Zo wordt Jezus steeds ontvankelijker voor een diepere realiteit die zich in hem opent als een weg, een levenspad.
De diepere realiteit opent zich in hem als een levenspad
Hij krijgt innerlijke leiding die tot hem komt door de tradities van die tijd en die is afgestemd op wat hij als mensenkind nodig heeft. Ze komt tot hem door zijn Abba. En zo wordt hijzelf een voertuig voor de Goddelijke dimensie: God’s stem spreekt door hem. En het is zijn persoonlijke zoektocht die hem daar brengt.
Voor de zoekers onder ons kan hij een voorbeeld zijn. Wij hebben allemaal een persoonlijk levenspad.
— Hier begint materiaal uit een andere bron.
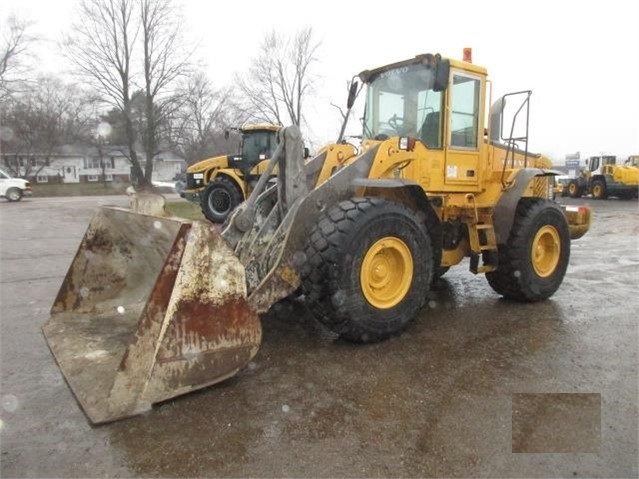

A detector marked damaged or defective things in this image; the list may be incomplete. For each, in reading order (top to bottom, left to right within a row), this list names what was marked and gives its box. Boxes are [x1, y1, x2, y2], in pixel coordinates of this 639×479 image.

rusty steel bucket [42, 207, 260, 424]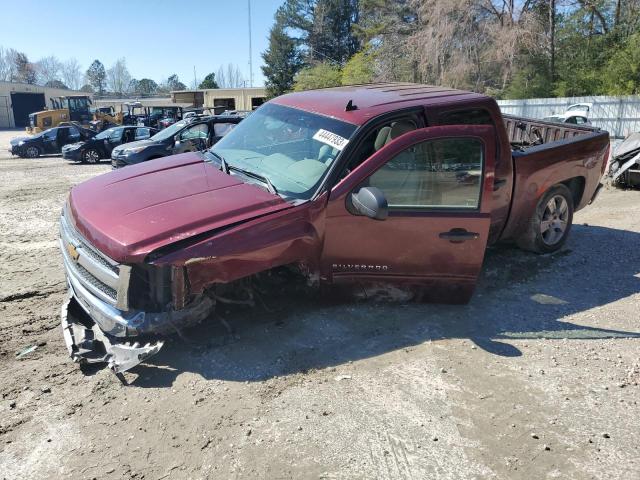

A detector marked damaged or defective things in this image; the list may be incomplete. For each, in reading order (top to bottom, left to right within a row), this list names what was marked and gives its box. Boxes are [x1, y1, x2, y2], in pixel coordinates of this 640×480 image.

crumpled hood [68, 152, 290, 262]
missing front bumper [61, 296, 164, 376]
damaged front end [58, 208, 212, 376]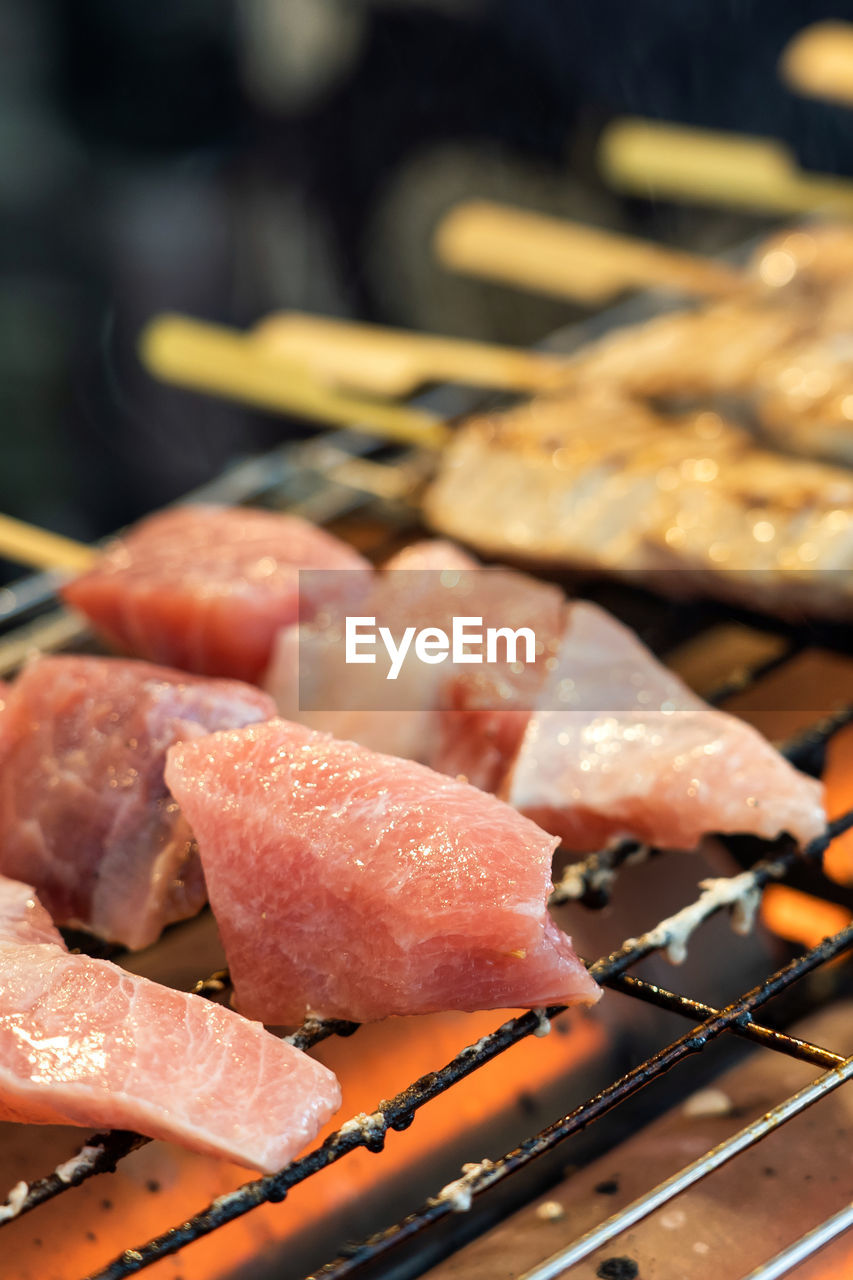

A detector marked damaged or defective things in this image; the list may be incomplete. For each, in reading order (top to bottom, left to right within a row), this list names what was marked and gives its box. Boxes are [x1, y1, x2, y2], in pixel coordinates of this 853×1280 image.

rusty grill wire [1, 430, 850, 1280]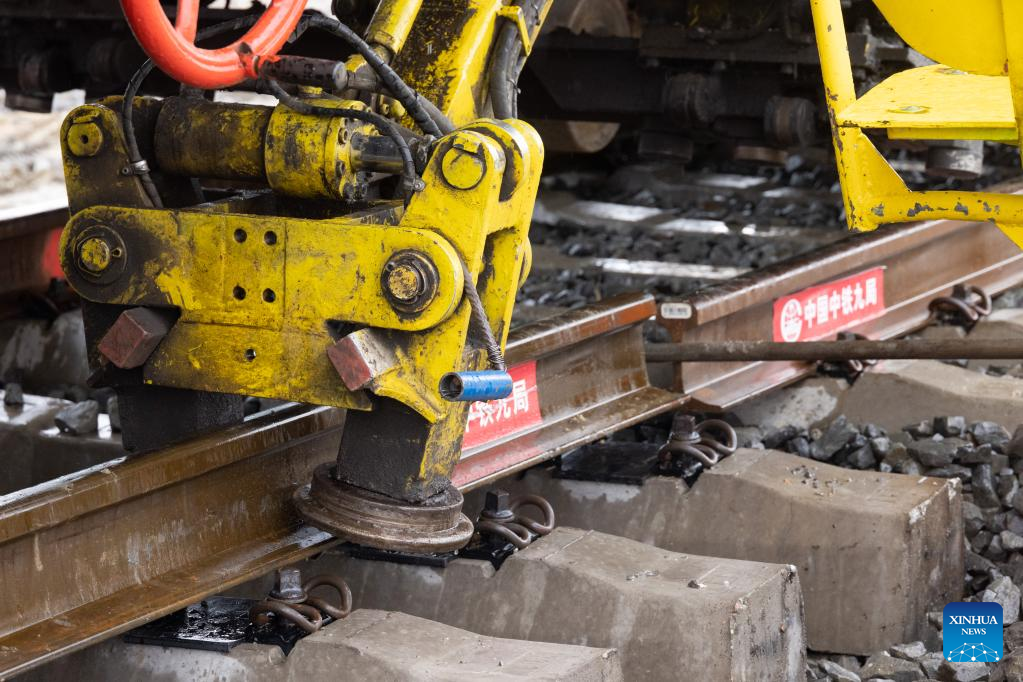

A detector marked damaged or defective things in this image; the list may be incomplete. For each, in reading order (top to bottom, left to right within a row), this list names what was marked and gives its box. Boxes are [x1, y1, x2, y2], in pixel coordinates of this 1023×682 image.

Als we openstaan voor de innerlijke leiding die in ons werkzaam is, dan wordt dat pad steeds duidelijker zichtbaar. We krijgen contact met een innerlijk weten; onze intuïtie wordt wakker.
Het is Jezus' persoonlijke zoektocht die hem daar brengt.
Aanvankelijk is het niet gemakkelijk om die te volgen. De rationele mind en de innerlijke criticus doet ons voortdurend twijfelen aan wat zich in ons openbaart. ‘Klopt dat wel, is dat wel waar?’
Maar we kunnen haar tenminste een kans te geven. Als het niet klopt, ontdekken we dat vanzelf, want dat is een onderdeel van het pad. We krijgen voortdurend feedback.
In Jezus is de innerlijke stem nu zo sterk geworden dat hij niet anders kan dan hem volgen. Hij gaat voor de waarheid en deze brengt hem uiteindelijk in conflict met Johannes de Doper.
De breuk
Jezus kan de noodzaak van de zuiveringen niet langer in overeenstemming brengen met zijn overtuiging dat de Goddelijke Realiteit in alles aanwezig is. Voor hem is alles, elke manifestatie, puur in zichzelf. God’s koninkrijk is alom aanwezig. Dat vraagt niet om zuiveringen maar om vieringen.
Hij trekt met enkele volgelingen langs de Jordaan verder naar het noorden.
Hij begint zijn eigen weg te gaan en trekt met enkele volgelingen langs de Jordaan verder naar het noorden, naar de bewoonde gebieden. Hij predikt en deelt de maaltijd met de bewoners van die streken zonder dat zij zich eerst hebben gezuiverd. Hiermee breekt hij met een van de belangrijkste kenmerken uit Johannes' leer en met de Joodse wetten die zuivering eisen.
Voor Jezus zijn deze ontmoetingen kostbaar en ze gaan een centrale rol spelen in uitoefening van zijn leraarschap.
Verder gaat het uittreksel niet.